Alla trasmissione televisiva Sala ha spiegato che per gestire le manifestazioni non autorizzate che tutti i sabato pomeriggio si tengono nel centro di Milano “la polizia ‘potrebbe fare solo una cosa, caricarli, cosa che, ovviamente io capisco, il prefetto non intende fare’. Andando avanti poi dico che ‘servirebbero più uomini e donne della polizia sul campo per contenerli, posto che l'opzione carica non esiste’".

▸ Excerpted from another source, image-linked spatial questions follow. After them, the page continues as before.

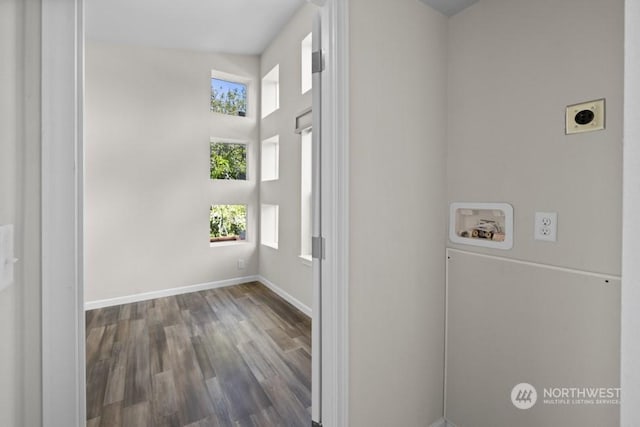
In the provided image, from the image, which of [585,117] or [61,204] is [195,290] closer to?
[61,204]

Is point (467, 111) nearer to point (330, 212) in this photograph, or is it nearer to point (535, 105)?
point (535, 105)

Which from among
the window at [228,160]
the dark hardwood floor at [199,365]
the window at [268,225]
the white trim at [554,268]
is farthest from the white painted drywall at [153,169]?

Il giorno dopo, ha continuato Sala, "guardate cosa titolano due quotidiani. La Verità: 'Sala, la polizia carichi i no green pass', e Il Giornale: 'Sala, giusto caricare i cortei no green pass'. Prima querelerò i due giornali, poi cercherò di stare tranquillo. Ma voglio dire a tutti che non si scherza con il fuoco in questo momento”.

La polizia postale e la Digos di Milano, coordinate da Alberto Nobili, capo della sezione distrettuale antiterrorismo della Procura di Milano, stanno indagando sulle minacce apparse nella chat del gruppo Telegram ‘Basta dittatura! Proteste’, che conta oltre 8.700 iscritti fra no vax e no green pass.